AIM OF THE TASK: Quote, word for word, every line starting at the line that contains "Studying this photo, which" and ending with the last line of the records; include both of these lines and no others.

Rows from a spatial reasoning dataset:
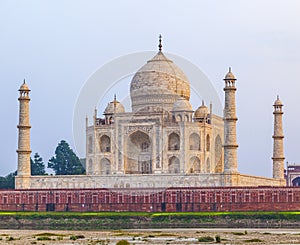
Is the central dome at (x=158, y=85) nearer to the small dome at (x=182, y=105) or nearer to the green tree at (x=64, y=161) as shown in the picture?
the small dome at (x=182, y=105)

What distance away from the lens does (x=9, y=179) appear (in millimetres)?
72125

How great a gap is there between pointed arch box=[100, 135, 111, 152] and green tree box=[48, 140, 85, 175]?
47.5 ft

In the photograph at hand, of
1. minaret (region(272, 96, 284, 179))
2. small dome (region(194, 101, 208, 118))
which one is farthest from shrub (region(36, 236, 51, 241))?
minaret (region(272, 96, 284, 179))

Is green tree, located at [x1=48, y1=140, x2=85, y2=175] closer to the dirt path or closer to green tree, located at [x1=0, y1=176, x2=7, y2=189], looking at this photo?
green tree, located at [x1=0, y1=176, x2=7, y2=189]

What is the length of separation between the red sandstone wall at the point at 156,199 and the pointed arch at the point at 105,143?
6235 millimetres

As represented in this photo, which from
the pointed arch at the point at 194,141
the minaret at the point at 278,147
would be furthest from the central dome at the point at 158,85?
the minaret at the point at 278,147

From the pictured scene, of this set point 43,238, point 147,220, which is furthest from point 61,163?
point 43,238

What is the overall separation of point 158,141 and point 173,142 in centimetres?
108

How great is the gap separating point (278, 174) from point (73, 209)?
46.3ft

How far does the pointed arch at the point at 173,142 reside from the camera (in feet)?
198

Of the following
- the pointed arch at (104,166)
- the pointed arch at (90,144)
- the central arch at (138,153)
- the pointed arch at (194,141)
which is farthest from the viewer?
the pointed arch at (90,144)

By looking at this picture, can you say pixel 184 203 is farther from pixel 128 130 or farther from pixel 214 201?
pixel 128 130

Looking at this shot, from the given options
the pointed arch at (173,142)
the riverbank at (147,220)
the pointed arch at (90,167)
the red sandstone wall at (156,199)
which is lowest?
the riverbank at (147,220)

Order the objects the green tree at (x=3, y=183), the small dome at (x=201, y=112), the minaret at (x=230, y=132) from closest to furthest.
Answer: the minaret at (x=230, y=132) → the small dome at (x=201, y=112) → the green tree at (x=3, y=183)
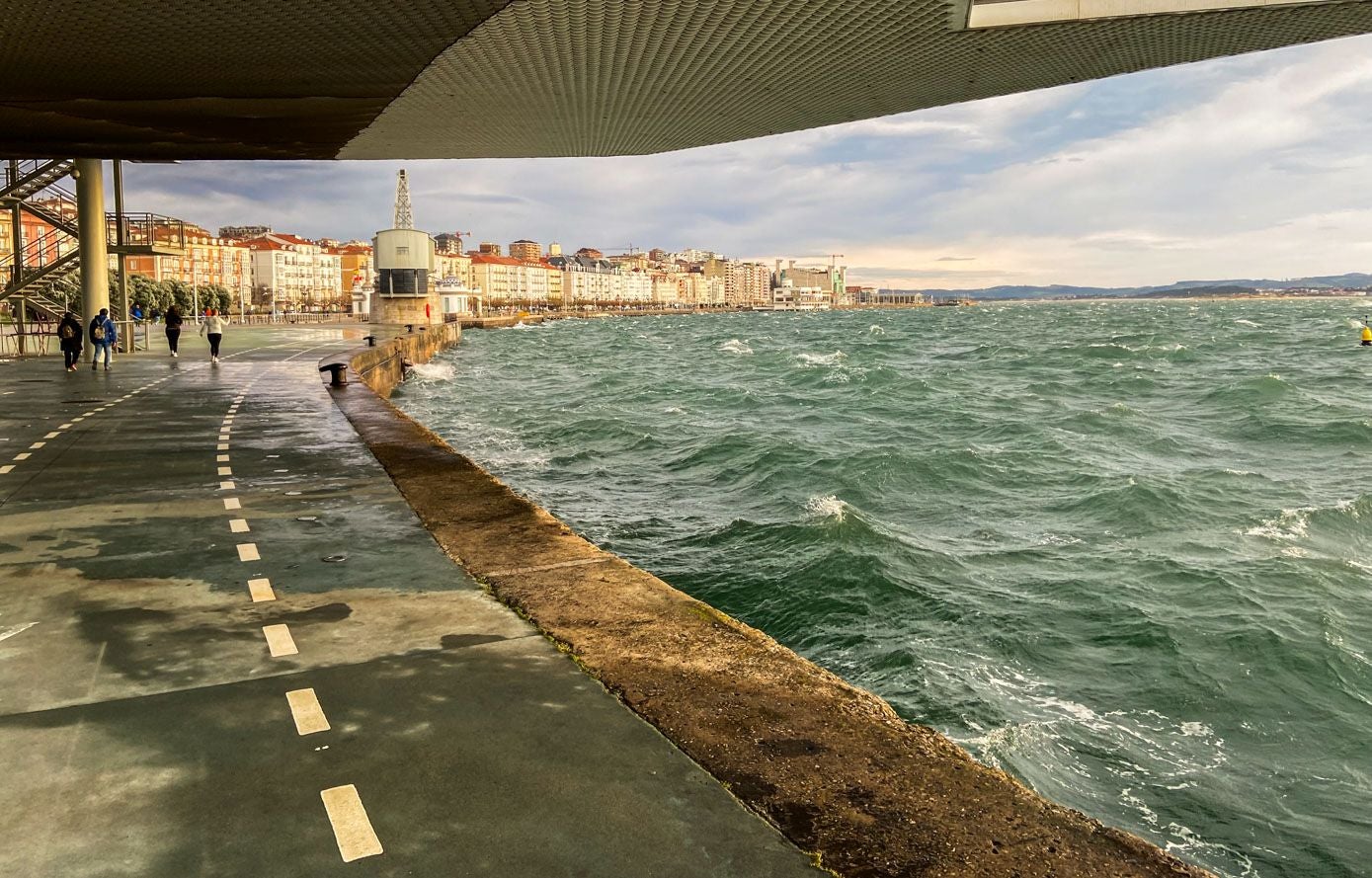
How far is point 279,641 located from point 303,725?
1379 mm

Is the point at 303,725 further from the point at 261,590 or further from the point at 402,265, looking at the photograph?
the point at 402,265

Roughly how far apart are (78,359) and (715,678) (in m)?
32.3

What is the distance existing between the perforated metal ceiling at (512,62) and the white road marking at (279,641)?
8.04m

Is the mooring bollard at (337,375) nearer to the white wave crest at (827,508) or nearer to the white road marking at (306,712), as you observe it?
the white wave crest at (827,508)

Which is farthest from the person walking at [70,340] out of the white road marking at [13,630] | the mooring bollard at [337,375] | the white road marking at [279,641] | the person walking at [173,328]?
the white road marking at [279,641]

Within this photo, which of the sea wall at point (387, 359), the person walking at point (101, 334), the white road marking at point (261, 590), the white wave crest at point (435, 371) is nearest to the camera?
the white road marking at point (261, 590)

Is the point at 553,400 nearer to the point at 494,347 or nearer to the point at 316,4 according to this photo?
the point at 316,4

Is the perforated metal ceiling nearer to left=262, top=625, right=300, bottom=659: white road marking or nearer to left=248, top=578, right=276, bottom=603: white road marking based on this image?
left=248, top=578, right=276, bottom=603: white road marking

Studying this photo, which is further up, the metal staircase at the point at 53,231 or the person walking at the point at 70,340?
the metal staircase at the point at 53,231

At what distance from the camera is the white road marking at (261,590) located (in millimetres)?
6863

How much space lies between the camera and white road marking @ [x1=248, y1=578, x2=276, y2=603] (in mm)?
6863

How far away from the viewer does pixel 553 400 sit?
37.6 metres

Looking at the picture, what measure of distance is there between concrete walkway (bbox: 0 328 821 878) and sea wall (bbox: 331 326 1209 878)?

SOLVED EXERCISE:
Studying this photo, which is further up, the metal staircase at the point at 53,231 or the person walking at the point at 70,340?
the metal staircase at the point at 53,231

At what distance from the camera is the white road marking at (261,590) located (in millimetres)?
6863

How much space lies between the camera and white road marking @ [x1=248, y1=578, x2=276, y2=603] (in mm)?
6863

How far away from the viewer does pixel 553 400 sit?
37.6 metres

Looking at the picture, what measure of distance is there between concrete walkway (bbox: 0 328 821 878) and sea wall (bbox: 331 326 1209 878)?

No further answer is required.